Request.
Copy the records from the line that has "Tell me how" through the line that has "2.15 metres", changing "slate roof" to "tiled roof" and leaving everything else the same.

──────── Dataset content

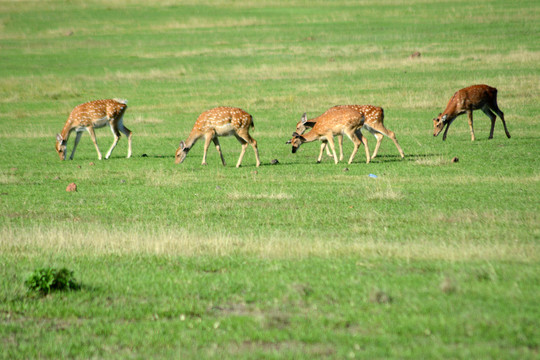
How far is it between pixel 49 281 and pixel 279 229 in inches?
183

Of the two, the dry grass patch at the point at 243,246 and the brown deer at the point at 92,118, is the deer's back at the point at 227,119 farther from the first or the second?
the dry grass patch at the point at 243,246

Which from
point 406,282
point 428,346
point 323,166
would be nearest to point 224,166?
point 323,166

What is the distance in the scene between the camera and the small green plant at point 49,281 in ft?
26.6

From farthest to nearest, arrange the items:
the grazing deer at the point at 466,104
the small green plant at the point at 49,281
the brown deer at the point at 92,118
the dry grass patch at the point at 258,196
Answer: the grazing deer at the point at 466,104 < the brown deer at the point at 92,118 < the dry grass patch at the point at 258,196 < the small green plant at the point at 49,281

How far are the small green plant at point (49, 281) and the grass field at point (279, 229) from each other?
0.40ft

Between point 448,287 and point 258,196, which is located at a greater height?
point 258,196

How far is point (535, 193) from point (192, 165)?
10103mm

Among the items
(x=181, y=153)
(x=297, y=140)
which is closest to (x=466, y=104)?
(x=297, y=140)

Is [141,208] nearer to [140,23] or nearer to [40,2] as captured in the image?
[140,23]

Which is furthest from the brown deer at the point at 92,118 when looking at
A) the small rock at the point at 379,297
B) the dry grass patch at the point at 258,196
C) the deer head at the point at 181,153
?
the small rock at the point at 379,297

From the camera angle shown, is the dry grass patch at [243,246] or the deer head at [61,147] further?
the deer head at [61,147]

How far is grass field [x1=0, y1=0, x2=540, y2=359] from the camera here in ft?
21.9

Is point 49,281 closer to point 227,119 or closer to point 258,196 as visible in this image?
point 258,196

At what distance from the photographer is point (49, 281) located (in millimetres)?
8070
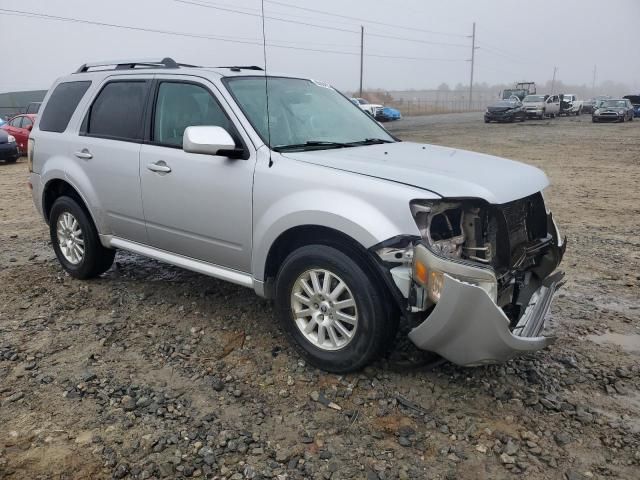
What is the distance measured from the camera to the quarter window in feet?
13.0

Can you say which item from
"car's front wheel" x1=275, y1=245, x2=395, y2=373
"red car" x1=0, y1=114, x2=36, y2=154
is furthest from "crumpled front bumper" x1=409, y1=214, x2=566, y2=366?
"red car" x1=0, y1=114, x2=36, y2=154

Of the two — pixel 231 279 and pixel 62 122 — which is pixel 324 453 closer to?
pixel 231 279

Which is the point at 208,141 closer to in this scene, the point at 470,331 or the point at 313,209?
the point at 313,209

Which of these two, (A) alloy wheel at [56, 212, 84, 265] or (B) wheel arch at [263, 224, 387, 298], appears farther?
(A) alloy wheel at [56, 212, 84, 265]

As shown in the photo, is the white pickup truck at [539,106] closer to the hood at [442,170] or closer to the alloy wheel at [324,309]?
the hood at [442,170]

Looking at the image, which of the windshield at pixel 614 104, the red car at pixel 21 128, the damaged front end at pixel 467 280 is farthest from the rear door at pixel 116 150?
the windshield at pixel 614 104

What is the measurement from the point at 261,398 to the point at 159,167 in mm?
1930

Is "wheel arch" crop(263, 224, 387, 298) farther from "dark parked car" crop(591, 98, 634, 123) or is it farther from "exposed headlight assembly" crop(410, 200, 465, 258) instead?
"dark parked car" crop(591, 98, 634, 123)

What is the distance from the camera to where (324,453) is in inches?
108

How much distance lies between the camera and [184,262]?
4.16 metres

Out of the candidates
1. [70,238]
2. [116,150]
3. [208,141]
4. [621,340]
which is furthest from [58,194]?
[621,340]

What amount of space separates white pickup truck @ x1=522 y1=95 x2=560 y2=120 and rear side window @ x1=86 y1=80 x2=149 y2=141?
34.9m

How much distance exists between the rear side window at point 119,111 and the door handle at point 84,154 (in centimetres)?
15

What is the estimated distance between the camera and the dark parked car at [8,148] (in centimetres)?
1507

────────────────
──────── Dataset content

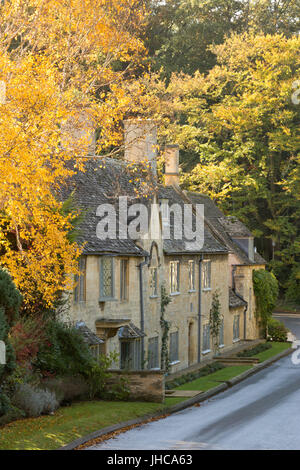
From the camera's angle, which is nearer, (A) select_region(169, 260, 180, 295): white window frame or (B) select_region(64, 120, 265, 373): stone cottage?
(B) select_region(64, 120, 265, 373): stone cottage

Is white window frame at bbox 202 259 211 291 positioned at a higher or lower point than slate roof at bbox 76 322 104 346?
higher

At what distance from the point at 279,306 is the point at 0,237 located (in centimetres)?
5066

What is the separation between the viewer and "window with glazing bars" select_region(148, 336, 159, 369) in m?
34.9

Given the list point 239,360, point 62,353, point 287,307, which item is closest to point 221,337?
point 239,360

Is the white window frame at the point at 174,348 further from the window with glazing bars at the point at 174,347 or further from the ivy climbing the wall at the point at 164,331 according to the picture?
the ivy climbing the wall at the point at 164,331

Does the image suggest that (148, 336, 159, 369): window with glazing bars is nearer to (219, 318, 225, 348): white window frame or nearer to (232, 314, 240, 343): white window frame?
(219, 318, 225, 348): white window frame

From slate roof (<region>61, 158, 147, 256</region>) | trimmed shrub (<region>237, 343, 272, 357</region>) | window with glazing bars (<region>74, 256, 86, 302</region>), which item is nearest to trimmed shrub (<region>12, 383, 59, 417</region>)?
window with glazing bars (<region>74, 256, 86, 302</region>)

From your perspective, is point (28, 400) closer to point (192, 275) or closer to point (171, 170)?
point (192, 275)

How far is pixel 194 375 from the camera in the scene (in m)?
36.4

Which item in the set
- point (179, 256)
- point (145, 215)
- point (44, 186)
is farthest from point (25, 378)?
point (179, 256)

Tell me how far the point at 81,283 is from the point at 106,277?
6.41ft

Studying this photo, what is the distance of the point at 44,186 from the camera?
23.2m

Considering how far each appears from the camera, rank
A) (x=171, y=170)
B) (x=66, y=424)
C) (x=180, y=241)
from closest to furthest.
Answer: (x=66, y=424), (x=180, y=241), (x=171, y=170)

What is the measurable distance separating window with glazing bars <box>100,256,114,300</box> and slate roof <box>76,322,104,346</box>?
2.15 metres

────────────────

Answer for this exercise.
Tell me how far the point at 81,283 is from the point at 106,277?
6.41ft

Studying this photo, what is the distance of the point at 44,186 from the camera?
23.2m

Considering how far each appears from the camera, rank
A) (x=171, y=170)
B) (x=66, y=424)
C) (x=180, y=241)
from closest to furthest.
Answer: (x=66, y=424), (x=180, y=241), (x=171, y=170)

What is the measurable distance separating window with glazing bars <box>100,256,114,300</box> and tiled roof <box>76,322,104,346</box>?
2.15 metres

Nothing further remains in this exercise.